Problem solving skills are multi-faceted – a multitude of cogs are required to get the entire working machine of problem solving going. With that in mind, how can educators cultivate an environment that provides many opportunities for problem solving?

Provide real-life contexts

Engage pupils in problem solving by providing them with real-life contexts – problems that are found, or have been found, in the real world. You can also take the opportunity to link problem solving questions to the topic you are focusing on, or the class reader you are using. For World War 2 topics, you might discuss the transportation of evacuees or for nature, you might look at climate change and the problem solving issues real scientists face today. Not only are real-life contexts engaging, they ask pupils to explore the world around them and prepare them for futures in the workforce.

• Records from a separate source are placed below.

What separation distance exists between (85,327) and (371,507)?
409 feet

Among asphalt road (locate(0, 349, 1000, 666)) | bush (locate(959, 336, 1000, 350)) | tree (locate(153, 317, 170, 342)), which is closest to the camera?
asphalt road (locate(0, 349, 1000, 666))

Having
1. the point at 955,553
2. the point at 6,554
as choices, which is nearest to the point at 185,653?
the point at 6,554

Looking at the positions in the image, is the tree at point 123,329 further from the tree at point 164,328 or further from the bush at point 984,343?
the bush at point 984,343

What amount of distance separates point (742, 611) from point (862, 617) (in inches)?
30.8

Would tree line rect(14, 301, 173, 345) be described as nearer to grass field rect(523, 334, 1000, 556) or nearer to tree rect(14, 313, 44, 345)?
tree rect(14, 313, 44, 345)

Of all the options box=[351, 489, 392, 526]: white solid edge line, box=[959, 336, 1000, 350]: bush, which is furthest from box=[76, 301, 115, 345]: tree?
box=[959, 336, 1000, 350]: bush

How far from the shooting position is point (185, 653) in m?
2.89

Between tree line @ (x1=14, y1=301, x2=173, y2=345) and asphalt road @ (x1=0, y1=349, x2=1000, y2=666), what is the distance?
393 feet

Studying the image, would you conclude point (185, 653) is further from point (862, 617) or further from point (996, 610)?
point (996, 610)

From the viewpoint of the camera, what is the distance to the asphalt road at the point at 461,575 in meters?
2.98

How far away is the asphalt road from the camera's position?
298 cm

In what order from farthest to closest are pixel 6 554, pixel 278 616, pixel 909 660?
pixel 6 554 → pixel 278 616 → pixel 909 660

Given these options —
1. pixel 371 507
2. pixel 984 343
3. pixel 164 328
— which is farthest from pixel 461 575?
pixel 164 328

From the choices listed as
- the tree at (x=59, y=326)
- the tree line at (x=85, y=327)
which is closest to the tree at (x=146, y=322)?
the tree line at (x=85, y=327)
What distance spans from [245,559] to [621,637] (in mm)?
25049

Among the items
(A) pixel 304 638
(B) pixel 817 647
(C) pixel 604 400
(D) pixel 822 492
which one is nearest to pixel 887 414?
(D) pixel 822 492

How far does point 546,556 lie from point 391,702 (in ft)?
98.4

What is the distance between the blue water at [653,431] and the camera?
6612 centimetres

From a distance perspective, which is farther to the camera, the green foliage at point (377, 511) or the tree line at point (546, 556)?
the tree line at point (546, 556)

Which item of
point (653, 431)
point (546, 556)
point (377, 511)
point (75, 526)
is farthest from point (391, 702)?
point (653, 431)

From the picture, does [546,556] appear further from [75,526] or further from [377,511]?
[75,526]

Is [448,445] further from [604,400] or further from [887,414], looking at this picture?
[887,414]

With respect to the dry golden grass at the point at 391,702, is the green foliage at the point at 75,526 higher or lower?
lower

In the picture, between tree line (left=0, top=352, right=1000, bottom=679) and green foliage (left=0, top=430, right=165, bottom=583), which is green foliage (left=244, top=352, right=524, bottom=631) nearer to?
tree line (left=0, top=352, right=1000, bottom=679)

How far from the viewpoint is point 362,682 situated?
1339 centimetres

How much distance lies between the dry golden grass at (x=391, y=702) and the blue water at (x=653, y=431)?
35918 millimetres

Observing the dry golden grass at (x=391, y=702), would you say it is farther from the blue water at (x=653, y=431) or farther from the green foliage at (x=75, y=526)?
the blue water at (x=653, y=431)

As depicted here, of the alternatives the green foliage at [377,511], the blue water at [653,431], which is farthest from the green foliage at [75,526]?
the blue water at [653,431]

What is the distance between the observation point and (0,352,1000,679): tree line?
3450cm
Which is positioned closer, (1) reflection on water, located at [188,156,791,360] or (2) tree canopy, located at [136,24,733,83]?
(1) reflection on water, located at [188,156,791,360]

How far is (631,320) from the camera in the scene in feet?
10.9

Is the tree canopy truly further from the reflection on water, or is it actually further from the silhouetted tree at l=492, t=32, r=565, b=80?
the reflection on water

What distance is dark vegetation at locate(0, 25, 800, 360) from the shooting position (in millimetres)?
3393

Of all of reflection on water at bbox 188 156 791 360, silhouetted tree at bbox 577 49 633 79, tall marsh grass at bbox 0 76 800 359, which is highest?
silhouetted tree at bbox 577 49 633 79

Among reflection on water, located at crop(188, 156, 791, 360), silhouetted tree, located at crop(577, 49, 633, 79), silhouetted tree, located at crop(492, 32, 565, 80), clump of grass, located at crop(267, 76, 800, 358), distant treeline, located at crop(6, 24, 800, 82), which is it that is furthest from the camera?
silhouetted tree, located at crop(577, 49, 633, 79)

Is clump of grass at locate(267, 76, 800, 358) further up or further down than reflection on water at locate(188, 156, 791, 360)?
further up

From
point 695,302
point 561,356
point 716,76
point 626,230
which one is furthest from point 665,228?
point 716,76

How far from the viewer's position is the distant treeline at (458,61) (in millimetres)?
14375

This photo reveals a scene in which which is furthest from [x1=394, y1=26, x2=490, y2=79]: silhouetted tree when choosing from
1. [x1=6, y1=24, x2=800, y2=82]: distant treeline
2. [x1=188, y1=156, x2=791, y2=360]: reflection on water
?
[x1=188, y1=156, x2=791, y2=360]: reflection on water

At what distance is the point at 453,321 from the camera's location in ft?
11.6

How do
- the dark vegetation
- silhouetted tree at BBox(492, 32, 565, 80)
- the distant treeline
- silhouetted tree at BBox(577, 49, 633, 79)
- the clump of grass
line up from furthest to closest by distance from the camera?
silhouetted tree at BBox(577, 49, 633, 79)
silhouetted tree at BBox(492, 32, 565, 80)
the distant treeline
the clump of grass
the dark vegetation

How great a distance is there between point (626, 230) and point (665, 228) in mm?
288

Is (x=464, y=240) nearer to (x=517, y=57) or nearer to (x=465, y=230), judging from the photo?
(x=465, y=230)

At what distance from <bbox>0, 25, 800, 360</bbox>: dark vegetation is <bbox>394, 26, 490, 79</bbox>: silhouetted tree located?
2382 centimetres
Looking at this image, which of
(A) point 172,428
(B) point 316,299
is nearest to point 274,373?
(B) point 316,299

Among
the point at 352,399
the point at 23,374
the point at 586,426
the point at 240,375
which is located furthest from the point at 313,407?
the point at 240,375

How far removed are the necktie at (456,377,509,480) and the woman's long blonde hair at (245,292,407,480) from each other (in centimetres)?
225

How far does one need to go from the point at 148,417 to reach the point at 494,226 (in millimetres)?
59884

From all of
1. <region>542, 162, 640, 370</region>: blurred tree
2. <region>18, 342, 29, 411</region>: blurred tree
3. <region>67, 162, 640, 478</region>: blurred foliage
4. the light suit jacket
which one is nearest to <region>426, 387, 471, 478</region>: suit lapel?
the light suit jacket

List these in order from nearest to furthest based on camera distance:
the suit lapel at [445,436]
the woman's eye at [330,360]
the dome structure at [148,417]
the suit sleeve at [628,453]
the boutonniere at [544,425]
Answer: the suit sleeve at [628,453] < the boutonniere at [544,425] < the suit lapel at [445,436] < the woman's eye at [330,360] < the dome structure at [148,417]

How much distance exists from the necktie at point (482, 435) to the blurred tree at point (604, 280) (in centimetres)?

Never be afraid to go back to manipulatives

If you take a mastery approach to the teaching of maths, some pupils may struggle to go beyond the use of manipulatives. However, manipulatives and pictorial representations can be helpful at any learning stage – we draw out diagrams to explain ourselves for a reason. Give all pupils problem solving questions, but differentiate by giving manipulatives to those who may struggle. It’s good to expose all pupils to problem solving questions as a way of raising expectations and providing opportunity to all.

Look for cross-curricular opportunities

Problem solving should appear in all subjects. Computational thinking is one of the main skills gained from coding and programming lessons. If you don’t already teach coding to your pupils, there are resources specifically designed to hone problem solving skills without the need for specialist computing knowledge. E.a.R.L coding robot from Hope Education is one of those resources. Pupils have to use logical thinking to program E.a.R.L to move around the classroom. Problem solving can be incorporated by providing obstacles for the floor robot to move around and a challenge of under so many steps can be given to pupils.

Problem solving can (and should) also appear regularly in P.E. lessons. Group work is especially effective in this setting. Problem solving is made a lot easier with more than one head involved. Give pupils problems that require cooperation, negotiation and creative thinking – all skills needed for great problem solving ability!

Never underestimate the power of language

Commonly, when it comes to problem solving in maths, it is not the maths that is the issue but the words that surround the calculation. It is a great idea to set aide time for constructive discussion about maths and problem solving. Ask pupils about what they already know and what connections they can make when introducing a new topic. Write their answers on the board and add words and phrases yourself, creating a bank of vocabulary. Rich discussions about vocabulary used in problem solving questions and the use of precise mathematical language will help deepen pupils’ conceptual understanding.